FAITH IN INDONESIA

FAITH IN INDONESIA
The shape of the world a generation from now will be influenced far more by how we communicate the values of our society to others than by military or diplomatic superiority. William Fulbright, 1964

Wednesday, March 15, 2006

LIM KENG - Black and White Artist

THE QUEST FOR THE PERFECT LINE

This story is about one man’s lifelong ambition.

It sounds churlish and cruel to say it’ll never be achieved. But that’s the harsh reality and Lim Keng understands this awesome truth.

This knowledge is not skin deep. It goes down, down into his artist’s soul, plummeting to an unreachable place. It’s right that it should never be found yet must forever be sought.

Like Scottish author Robert Louis Stevenson, Lim knows that to travel hopefully is a better thing than to arrive.

And journey he does, spiritually and practically. Most Sundays as the sounds of subuh (dawn prayers) roll off the rooftops he’s in a car heading for the hills outside Surabaya.

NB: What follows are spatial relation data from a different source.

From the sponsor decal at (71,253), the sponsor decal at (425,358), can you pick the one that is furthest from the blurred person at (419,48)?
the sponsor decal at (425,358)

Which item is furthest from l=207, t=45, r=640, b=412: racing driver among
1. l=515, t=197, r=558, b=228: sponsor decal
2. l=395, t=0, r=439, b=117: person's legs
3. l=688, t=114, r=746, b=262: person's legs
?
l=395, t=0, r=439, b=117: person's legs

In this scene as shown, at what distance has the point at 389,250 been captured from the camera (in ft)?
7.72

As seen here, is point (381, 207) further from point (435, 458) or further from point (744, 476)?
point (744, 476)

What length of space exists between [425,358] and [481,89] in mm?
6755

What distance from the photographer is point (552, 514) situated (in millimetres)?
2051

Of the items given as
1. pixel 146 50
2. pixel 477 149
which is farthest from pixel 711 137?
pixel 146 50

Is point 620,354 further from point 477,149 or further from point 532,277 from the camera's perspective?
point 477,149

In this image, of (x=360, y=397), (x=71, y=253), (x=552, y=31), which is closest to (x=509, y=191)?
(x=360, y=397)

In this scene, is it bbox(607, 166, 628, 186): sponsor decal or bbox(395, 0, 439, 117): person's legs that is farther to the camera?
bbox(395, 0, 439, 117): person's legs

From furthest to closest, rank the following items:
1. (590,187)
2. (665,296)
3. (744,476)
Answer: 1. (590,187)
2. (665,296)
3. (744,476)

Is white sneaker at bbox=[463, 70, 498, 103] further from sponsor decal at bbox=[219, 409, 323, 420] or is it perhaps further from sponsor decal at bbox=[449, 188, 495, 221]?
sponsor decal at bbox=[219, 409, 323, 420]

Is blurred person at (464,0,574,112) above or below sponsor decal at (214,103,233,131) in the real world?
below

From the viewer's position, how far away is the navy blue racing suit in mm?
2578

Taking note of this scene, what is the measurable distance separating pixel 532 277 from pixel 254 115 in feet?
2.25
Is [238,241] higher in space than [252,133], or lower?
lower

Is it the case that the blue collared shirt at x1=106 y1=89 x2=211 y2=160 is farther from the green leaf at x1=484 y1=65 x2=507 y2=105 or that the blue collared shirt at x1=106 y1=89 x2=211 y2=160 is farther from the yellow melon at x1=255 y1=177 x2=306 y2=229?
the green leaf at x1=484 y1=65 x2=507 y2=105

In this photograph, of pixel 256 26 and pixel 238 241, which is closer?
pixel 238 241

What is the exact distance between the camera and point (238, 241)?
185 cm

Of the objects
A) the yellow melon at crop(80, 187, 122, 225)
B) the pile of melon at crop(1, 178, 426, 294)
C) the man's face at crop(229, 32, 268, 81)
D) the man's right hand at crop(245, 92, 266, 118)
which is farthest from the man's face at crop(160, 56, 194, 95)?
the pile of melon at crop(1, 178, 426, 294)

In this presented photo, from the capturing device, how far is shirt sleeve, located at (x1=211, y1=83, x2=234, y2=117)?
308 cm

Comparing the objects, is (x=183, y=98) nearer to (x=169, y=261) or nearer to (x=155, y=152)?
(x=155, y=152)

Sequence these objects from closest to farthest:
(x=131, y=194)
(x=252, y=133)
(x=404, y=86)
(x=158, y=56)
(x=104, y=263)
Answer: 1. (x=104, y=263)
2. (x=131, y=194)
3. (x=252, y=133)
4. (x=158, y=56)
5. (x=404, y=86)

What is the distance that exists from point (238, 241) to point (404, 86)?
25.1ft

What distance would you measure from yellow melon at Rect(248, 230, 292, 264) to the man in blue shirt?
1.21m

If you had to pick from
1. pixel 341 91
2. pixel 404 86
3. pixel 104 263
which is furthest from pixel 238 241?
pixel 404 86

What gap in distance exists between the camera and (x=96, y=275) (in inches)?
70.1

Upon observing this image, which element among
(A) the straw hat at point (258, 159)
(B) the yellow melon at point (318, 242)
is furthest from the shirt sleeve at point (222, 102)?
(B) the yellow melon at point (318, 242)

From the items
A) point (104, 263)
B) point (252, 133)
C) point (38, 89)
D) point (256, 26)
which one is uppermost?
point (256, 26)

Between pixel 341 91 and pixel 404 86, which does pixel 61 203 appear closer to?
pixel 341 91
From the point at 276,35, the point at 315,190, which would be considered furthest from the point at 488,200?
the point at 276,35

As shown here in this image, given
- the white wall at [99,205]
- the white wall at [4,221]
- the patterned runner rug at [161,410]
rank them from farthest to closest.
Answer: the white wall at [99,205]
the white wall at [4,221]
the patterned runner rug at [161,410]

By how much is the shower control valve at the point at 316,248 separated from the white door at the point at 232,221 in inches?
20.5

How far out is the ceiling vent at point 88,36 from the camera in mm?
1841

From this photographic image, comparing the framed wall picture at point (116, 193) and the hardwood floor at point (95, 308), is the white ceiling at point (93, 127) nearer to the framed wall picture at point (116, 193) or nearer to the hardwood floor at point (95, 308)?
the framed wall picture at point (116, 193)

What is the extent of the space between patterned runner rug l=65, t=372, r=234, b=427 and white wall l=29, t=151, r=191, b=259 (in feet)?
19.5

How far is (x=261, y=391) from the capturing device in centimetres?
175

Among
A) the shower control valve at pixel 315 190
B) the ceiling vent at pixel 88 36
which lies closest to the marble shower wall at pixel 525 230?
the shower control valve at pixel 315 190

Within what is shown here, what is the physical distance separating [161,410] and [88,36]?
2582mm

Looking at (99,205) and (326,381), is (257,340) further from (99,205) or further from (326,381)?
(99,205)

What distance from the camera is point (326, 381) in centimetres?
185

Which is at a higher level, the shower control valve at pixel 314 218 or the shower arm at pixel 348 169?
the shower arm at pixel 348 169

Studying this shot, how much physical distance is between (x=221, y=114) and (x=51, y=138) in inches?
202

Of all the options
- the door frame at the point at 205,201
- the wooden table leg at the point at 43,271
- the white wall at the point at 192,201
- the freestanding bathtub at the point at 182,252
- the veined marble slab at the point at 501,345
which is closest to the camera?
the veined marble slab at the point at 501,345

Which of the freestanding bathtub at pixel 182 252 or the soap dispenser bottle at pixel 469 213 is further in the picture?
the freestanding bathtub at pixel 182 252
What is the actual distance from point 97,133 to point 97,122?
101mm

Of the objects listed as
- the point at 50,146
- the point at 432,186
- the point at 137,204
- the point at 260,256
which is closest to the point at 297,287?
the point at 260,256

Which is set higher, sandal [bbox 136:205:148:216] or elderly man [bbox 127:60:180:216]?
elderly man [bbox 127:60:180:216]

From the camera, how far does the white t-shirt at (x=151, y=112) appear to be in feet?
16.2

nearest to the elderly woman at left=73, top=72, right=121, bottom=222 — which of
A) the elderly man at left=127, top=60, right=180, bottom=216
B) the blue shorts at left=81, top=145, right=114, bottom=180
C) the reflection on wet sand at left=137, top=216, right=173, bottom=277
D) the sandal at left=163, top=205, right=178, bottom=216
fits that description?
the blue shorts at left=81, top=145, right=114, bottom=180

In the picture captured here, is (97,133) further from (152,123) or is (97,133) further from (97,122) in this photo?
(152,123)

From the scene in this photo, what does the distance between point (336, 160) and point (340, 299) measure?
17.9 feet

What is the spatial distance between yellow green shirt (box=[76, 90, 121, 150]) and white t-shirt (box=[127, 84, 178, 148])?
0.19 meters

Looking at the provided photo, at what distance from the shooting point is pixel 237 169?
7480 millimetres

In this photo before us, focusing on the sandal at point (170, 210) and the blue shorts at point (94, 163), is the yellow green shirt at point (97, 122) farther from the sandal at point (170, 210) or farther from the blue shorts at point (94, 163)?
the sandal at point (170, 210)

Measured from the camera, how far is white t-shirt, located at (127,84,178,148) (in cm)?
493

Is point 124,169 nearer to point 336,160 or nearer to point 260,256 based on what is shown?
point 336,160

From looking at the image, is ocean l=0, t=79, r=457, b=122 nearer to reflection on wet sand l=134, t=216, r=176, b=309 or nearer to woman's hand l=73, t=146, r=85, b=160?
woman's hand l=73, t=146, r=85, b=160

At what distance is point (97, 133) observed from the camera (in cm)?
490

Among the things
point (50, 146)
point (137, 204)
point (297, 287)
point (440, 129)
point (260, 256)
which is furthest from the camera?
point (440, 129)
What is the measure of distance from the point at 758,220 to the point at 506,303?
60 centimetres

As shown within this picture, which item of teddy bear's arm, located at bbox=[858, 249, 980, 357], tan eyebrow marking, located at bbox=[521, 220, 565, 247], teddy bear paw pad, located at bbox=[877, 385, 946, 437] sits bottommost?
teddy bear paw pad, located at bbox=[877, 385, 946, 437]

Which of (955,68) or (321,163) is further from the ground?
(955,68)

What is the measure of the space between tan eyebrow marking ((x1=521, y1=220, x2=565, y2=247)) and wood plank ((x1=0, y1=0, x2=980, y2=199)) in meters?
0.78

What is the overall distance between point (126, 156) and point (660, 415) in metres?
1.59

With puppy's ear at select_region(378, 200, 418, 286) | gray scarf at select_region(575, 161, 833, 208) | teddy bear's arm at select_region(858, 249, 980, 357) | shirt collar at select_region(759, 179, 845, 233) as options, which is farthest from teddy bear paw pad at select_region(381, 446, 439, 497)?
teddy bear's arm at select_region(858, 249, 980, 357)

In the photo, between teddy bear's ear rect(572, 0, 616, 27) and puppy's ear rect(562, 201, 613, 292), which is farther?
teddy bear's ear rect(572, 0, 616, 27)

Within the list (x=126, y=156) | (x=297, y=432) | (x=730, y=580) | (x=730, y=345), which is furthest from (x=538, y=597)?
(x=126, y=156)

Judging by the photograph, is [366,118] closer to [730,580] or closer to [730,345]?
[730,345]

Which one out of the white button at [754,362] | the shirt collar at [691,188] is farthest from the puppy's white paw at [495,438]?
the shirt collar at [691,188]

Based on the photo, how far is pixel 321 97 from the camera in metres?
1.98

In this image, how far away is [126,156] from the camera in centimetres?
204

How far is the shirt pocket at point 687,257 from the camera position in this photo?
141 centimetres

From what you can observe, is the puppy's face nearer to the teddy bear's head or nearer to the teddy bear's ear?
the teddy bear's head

There he rests in the cool of a friend’s villa before strolling into nearby paddocks in search of bovines. For Lim has a crush on cattle. He’s in awe of oxen.

“Cattle are important creatures in the life of humans,” he said. “They provide milk that’s the basis for dairy foods like butter and cheese. They pull the plough so crops can be grown, but they’re beaten to labour harder.

“Their dung fertilises the soil. And when a cow is no longer strong enough to work she’s butchered for meat.”

Cows placid and yoked, playful and pensive, ruminating on a world where they will forever be slaves. These are the pictures Lim creates and he does so with a deceptively easy and sensuous style.

So simple that few in a society which tends to measure art by the metre appreciate the significance of his work. Why pay Rp 10 million (US$ 1100) for a few strokes of thick black ink when for the same money you can buy a complex painting hatched with detail, tinted with shades?

More than half a century ago Lim was producing such works and giving them away because his disapproving Dad saw no financial future for his son’s talent.

And in this he was certainly right, for Lim lacks the lust for cash that drives the mercantile class into which he was born. The little shop he’s inherited in central Surabaya, stocked with knick-knacks and Chinese sweetmeats, is more a convenience store. It’s the sort of place you go to when you run out of matches, not to do the week’s shopping.

In the room behind is the real business, nine square metres of studio cum warehouse cum gallery. Want a case of mineral water or a kilo of eggs? Wait till we shift the masterpieces – but watch out for that solid timber cowbell. It was collected at the last bull races in Madura. See that picture on the wall? Sorry, it’s behind the brolly.

If Lim had any entrepreneurial spirit some of his works would be framed alongside detergents in the shop window just in case an aficionado of rare art might chance to peep in passing. No chance.

His friends and admirers push him to agree to yet another exhibition, but he’s had enough of being promoted and patronised. Better to stay behind the counter or in the cow barn, watching, thinking, searching for that elusive, lovely, seductive line.

Lim Keng, also known as Lim Kho Lie, was born in Sidoarjo, East Java. His religion is Taoism. His parents were from China. After they divorced in 1950 his mother returned to her homeland.

Lim’s hatred of cruelty to animals was set when a pet chicken he’d nurtured as a child was slaughtered for the Chinese New Year celebration.

The distressed lad became a vegetarian. Anyone doubting the value of a meatless diet should watch this spry 72-year old dart around his shop serving customers, briskly snatching goods from high shelves, humping sacks of rice.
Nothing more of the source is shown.